Estratto della fonte:
════════

L’errore prospettico in cui cadono la maggior parte degli osservatori allibiti dal “rigurgito neocoloniale” in Mali è figlio di un’interpretazione anacronistica del disordine globale emerso dopo l’11 Settembre. Ci si ostina a ragionare secondo schemi “francafricani”, si evocano i tesori energetici al confine tra Azawad e Libia – l’uranio che Parigi vorrebbe preservare avendo un’economia a trazione nucleare – si cercano spiegazioni novecentesche a questioni che del secolo scorso hanno il gusto vintage di una madeleine.

Sfugge l’alterità del Ventunesimo secolo. La Quarta Guerra mondiale, la guerra nel mondo islamico che per l’Occidente significa soprattutto lotta permanente al terrorismo e al dispotismo, il conflitto che ha come palcoscenico gli infiniti scenari di crisi mondiale aperti da Al Qaeda e dai suoi gruppi in franchising, non è mai stata accettata e continua ad essere puntualmente rimossa, pur essendo trascorsi oltre dieci anni dal suo deflagrare. Dall’Afghanistan alla penisola arabica fino all’Africa, il rizoma islamista prolifera nel suo apparente scollegamento: Mokhtar Belmokhtar, il “guercio” che ha guidato personalmente il raid contro l’impianto petrolifero in Algeria, risponde alla vecchia guardia qaedista non ai vertici locali di Al Qaeda nel Maghreb islamico, che evidentemente considerava troppo cauti e attendisti. E’ una catena di comando puzzle da ricominciare ogni volta sapendo che non potremo mai gettare uno sguardo completamente aperto su di essa. Il Jihad continua ad aprire i suoi blockbuster dell’odio per richiuderli quando non servono più e spostarsi altrove, in cerca di un altro stato fallito, fagocitando un’altra causa indipendentistica o sinceramente democratica, siano i Tuareg che rivendicano la propria autonomia o le primavere arabe. I vecchi schemi saltano, sussunti dal dinamismo della guerra santa che ha per obiettivo l’imposizione della legge coranica, ora e sempre, ovunque, in particolare dove ci siano interessi occidentali da colpire.

════════

Attività da svolgere:
**1.** Nell'estratto della fonte, perché Mokhtar Belmokhtar risponde alla vecchia guardia qaedista e non ai vertici locali di Al Qaeda nel Maghreb islamico? Spiegalo in una o due frasi.
**2.** Rispondi in breve a queste domande sull'estratto della fonte:
(a) Quale risorsa al confine tra Azawad e Libia vorrebbe preservare Parigi?
(b) Contro che cosa Belmokhtar ha guidato personalmente il raid?
(c) Qual è l'obiettivo della guerra santa?

════════

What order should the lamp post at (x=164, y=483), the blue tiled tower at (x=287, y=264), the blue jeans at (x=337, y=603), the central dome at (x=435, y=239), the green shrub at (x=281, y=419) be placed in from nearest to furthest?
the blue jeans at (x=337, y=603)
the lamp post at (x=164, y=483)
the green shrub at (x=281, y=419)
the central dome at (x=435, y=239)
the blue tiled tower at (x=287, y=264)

════════

Risposte scritte:
**1.** Risponde alla vecchia guardia qaedista perché, secondo l'estratto, considerava evidentemente i vertici locali di Al Qaeda nel Maghreb islamico troppo cauti e attendisti.

**2.**
(a) L'uranio.
(b) Contro l'impianto petrolifero in Algeria.
(c) L'imposizione della legge coranica.